Murphy defense on attack over private detective’s role
Sunday, Jan. 30, 2000 | 10:23 a.m.
Defense lawyers are turning up the heat on the private detective who broke open the investigation into Ted Binion's slaying.
Last week, attorneys for Sandy Murphy and Rick Tabish, the two people charged with killing Binion, did what most courthouse observers expected them to do. They filed a motion attacking Tom Dillard, who has made life difficult for them in the biggest murder case in Las Vegas history.
The motion seeks to declare Dillard an "agent of the state" and suppress any evidence he may have gathered for police.
Dillard, a former homicide detective working for Binion's $50 million estate, spent countless hours interviewing more than 100 witnesses and providing leads to police investigating the 55-year-old gambling figure's Sept. 17, 1998, death.

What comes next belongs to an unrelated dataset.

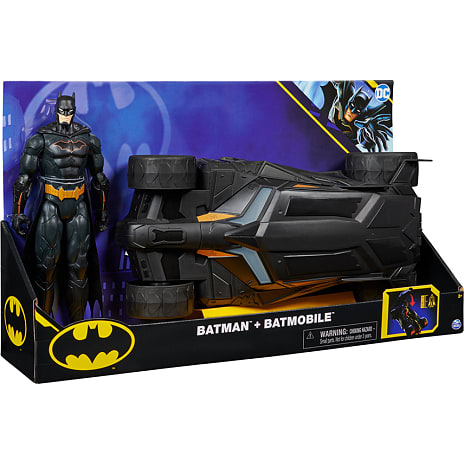 Batman Value Batmobile med figur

Defense attorneys charged he also had "unlimited" and "warrantless" access to Binion's home, where the former casino executive's body was found next to an empty bottle of the prescription sedative Xanax.
Dillard has been open about his role in the Binion investigation.
From the beginning he has acknowledged being best friends with Chief Deputy District Attorney David Roger, the lead prosecutor in the case, and he has told both sides that his marching orders were to provide police with every piece of information he picked up while helping the estate pursue its wrongful death lawsuit against Murphy and Tabish.
"Essentially wearing twin hats of state investigator and private detective, Dillard was the primary individual through which the Las Vegas police department and district attorney developed their case," Murphy's lawyer, John Momot, wrote in his motion.
That relationship, Momot alleged, resulted in the "contamination" of the death scene and violated his client's constitutionally guaranteed due process rights. Murphy had been living with Binion at the home for three years.
Momot contends Metro Police should have declared the house a crime scene and taken measures to preserve it when they first suspected Binion might have been the victim of foul play. Clark County Coroner Ron Flud didn't declare Binion's death a homicide until March 15, 1999, months after his death.
"Police were just sitting there, and everything was being placed at their doorstep," Momot said in an interview. "They had a civilian conducting the investigation who wasn't bound by any of the constraints set forth in Metro's internal policies, the Nevada Revised Statutes, the Nevada Constitution and the U.S. Constitution."
Roger, who has until Feb. 28 to respond to Momot's arguments, said he's prepared to defend Dillard's role in the well-publicized investigation.
"There is no legal authority to suppress witness statements provided to a private investigator," he said. "Tom Dillard did not interview any of the suspects, either on his own or at our request."
Roger's boss, District Attorney Stewart Bell, said he doesn't understand what the fuss is all about.
"This isn't any big deal," Bell said. "We get information from private citizens all the time, sometimes willingly and sometimes unwillingly. But either way we get it."
Dillard expressed confidence that his work will hold up in court.
"I'm not concerned about it," he said. "The evidence is going to speak for itself, and we'll leave it up to the court to make a decision."
Legal observers, in the meantime, expect Momot's motion will be used by defense lawyers as a springboard for an all-out assault on Dillard, as the case moves closer to its March 13 trial.
To Momot, the motion is the most serious of all of those filed by defense attorneys last week in their bid to gain an advantage at the trial. He wants District Judge Joseph Bonaventure, who will be presiding over the trial, to conduct a hearing.
"This opens the door to scrutinize Dillard's entire investigation," Momot said. "It sets the tone for the whole case. This is in essence the product of the Binion money machine."
Dillard disagreed with that conclusion.
"We have a wrongful death action," Dillard said. "It's just common sense that evidence applicable to a wrongful death action is going to be applicable to a homicide.
"In this instance the estate's goals and the prosecution's goals were the same -- the search for the truth."
To some, there appears to be irony in Momot's attacks on Dillard.
It turns out that Momot's own private investigator, Michael Wysocki, helped police in similar fashion in another high-profile case.
Wysocki was credited with cracking the 1996 murder case of Las Vegas bookmaker Bruce Weinstein. The prosecutor at the time was Roger.
"He has gotten too used to having private investigators do the job that homicide detectives should be doing," Momot said.
In the earlier case, Weinstein's live-in girlfriend, Amy DeChant, was convicted of killing the gambler in part because of Wysocki's testimony.
Wysocki, who was hired by Weinstein's family, had provided police with information that led to DeChant's arrest.
But Wysocki pointed out key differences between his role in the Weinstein investigation and Dillard's in the Binion probe.
He said that unlike Dillard he never interviewed any witnesses and that once Weinstein's disappearance turned into a criminal case he let police take the lead in the probe.
"There was no evidence in the trial that had my name on it," Wysocki said. "Once I found it was a crime scene, I turned it over to police."
Dillard, meanwhile, seems ready to justify his work, too, as Wysocki's colleagues turn up the heat on the private investigator who broke open the Binion murder case.